Accordingly, although I concur in the result I am unable to entirely join Judge Benavides’ opinion.
. Appellant was convicted of violating 18 U.S.C. § 844(i) which proscribes arson of “any building, vehicle, or other real or personal property used in interstate or foreign commerce or in any activity affecting interstate or foreign commerce.” It is evident that the church building that appellant burned was not "used in interstate or foreign commerce,” and on appeal the Government merely argues that "Defendant’s arson of the Hopewell United Methodist Church was a crime under Section 844(i) because the Church building was used in an activity affecting interstate commerce” and that the burned church was "a building used in an activity affecting commerce.” Judge Bena-vides’ opinion does not suggest that either the first or second Lopez categories are involved or that the church building was "used in interstate or foreign commerce.”
. Cf. Lopez, 115 S.Ct. at 1633: "We do not doubt that Congress has authority under the Commerce Clause to regulate numerous commercial activities that substantially affect interstate commerce and also affect the educational process" (emphasis added). Surely the nation’s churches are no more within the reach of the Commerce Clause than its educational processes.
. See, e.g., Lopez, 115 S.Ct. at 1633, quoting approvingly from Justice Cardozo’s concurring opinion in A.L.A. Schechter Poultry Corp. v. U.S., 295 U.S. 495, 55 S.Ct. 837, 853, 79 L.Ed. 1570 (1935), " 'A society such as our "is an elastic medium which transmits all tremors throughout its territory; the only question is of their size”
. Lopez, 115 S.Ct. at 1628 notes that in Wickard v. Filburn, 317 U.S. 111, 63 S.Ct. 82, 87 L.Ed. 122 (1942) "Filburn’s own contribution to the demand for wheat may have been trivial by itself,” and, at 1631, quotes approvingly from the statement in Maryland v. Wirtz, 392 U.S. 183, 88 S.Ct. 2017, 2024 n. 27, 20 L.Ed.2d 1020 (1968), referring to the decision there and in Wickard, that "[t]he Court has said only that where a general regulatory statute bears a substantial relation to commerce, the de minimis character of individual instances arising under that statute is of no consequence” (emphasis supplied by Lopez ).

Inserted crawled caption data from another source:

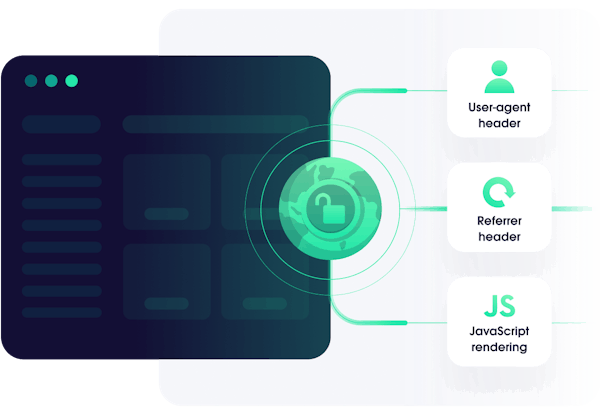 Appear as an organic user with Web Unblocker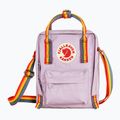 Fjällräven Kanken Rainbow Sling 2,5 l lavanda pastello/arcobaleno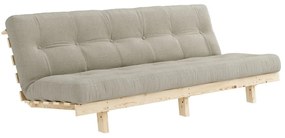 Sofa rozkładana Karup Design Lean Raw Linen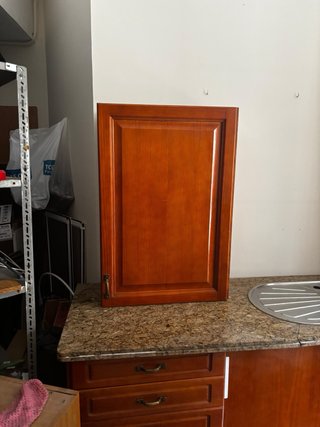 Muebles de cocina madera y piedra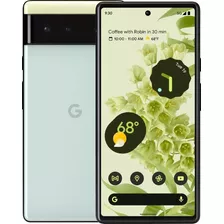 Google Pixel 6 128 Gb Sorta Seafoam 8 Gb Ram Grado B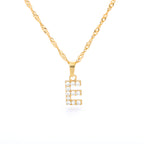 Alphabet Vintage Necklace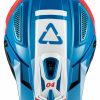 Dirt * | Leatt Gpx 4.5 V25 Visor Blue/White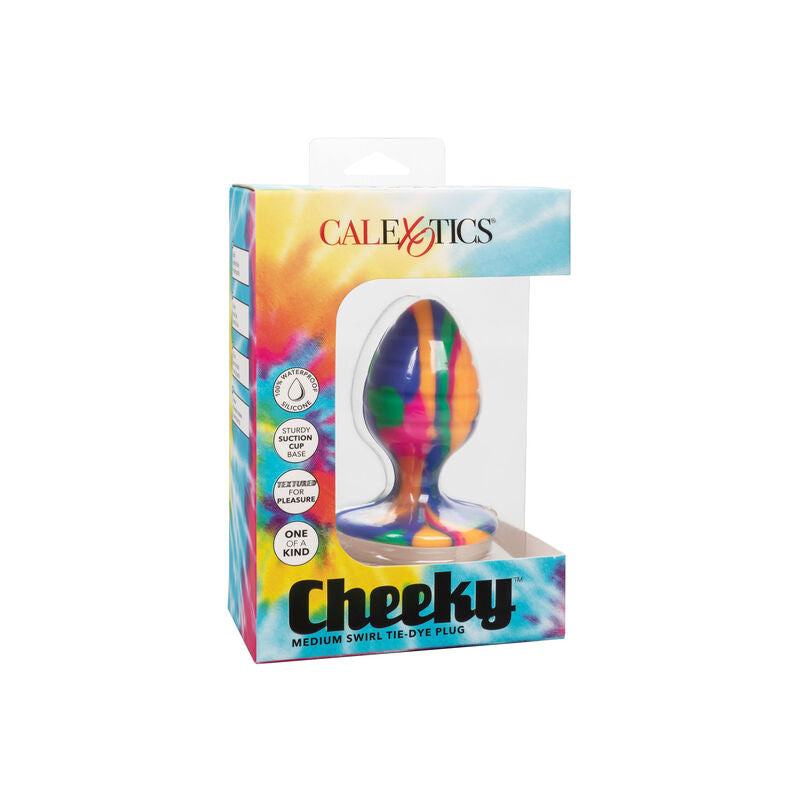 Calexotics - plug anal cheeky mediano swirl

. And, as we observed in Bird, 124 F.3d at 682, n. 15:
"Certainly when Congress is regulating inter state commercial activity, its reason for doing so is immaterial. But where, as here, Congress is regulating purely intra state, noncommercial activity because of its substantial affect on interstate commerce, the purpose must in fact be to regulate interstate commerce. ‘Let the end be legitimate, let it be within the scope of the constitution, and all means which are appropriate, which are plainly adapted to that end, which are not prohibited, but consist with the letter and spirit of the constitution, are constitutional.' M’Culloch v. Maryland, 17 U.S. (4 Wheat.) 316, 421, 4 L.Ed. 579 (1819) (emphasis added). See also id. at 423 ('should Congress, under the pretext of executing its powers, pass laws for the accomplishment of objects not entrusted to the government,' Supreme Court would be bound to hold law invalid).’’
. I observe that the terms of the Hobbs Act, 18 U.S.C. § 1951, at least require that the there proscribed robbery be one which "affects [interstate] commerce," while, as I have noted, section 844(i) has no such requirement respecting its proscribed arson of property used in any activity affecting interstate commerce.